O vice-presidente brasileiro, Hamilton Mourão, defendeu na reunião extraordinária do Grupo de Lima, em Bogotá, a realização de novas eleições na Venezuela, sob supervisão internacional.

Com um discurso moderado, ele descartou uma intervenção militar no país vizinho, diferentemente da postura adotada pelo vice-presidente dos Estados Unidos, Mike Pence — que admitiu, durante o encontro, a possibilidade do uso da força contra o governo de Nicolás Maduro.

“O Brasil acredita firmemente que é possível devolver a Venezuela ao convívio democrático das Américas sem qualquer medida extrema que nos confunda com aquelas nações que serão julgadas pela história como agressoras, invasoras e violadoras das soberanias nacionais”, disse Mourão. Segundo o vice-presidente, no contexto atual, a Venezuela não conseguirá “se livrar sozinha do regime de Maduro”. A transição democrática no vizinho sul-americano, discursou, exige a ajuda da comunidade internacional.

“À luz dos acontecimentos acumulados há mais de uma década, sabemos que a Venezuela não vai conseguir se libertar sozinha da opressão do regime chavista. A hora é de solidariedade latino-americana”, afirmou. Mourão disse que o governo de Maduro “é uma ameaça que deve ser combatida por meio de eleições gerais” e sugeriu maior pressão sobre Caracas, principalmente por parte de organismos como a ONU e a Organização dos Estados Americanos (OEA). Também acusou representantes do governo Maduro de envolvimento com crimes transnacionais e destacou que o líder chavista tem patrocinado uma corrida armamentista, nos últimos anos.

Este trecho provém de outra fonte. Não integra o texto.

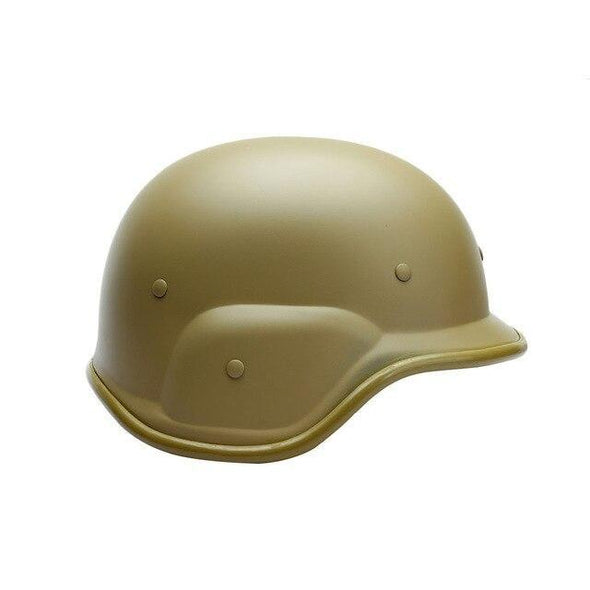 KHK Airsoft M88 Military Tactical Ballistic Army Helmet - KNAMAO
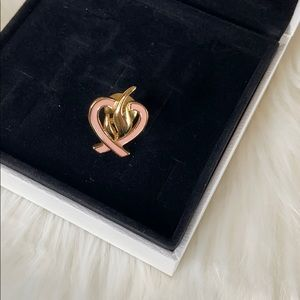4/$20 Avon Breast Cancer Awareness pin flame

O vice-presidente brasileiro também falou sobre a crise venezuelana por meio de sua conta no Twitter. “Vamos manter a linha de não intervenção, acreditando na pressão diplomática e econômica internacional para buscar uma solução pacífica.

Sem aventuras. Condenamos o regime de Nicolas Maduro e estamos indignados com a violência contra a população venezuelana”, afirmou.

Mourão reiterou que “não há intenção de apoio do governo” à presença de militares de outros países no Brasil. “O ingresso de forças armadas estrangeiras em território brasileiro depende de aprovação do Congresso Nacional, e não há intenção de apoio do governo @jairbolsonaro para tal possibilidade”, escreveu.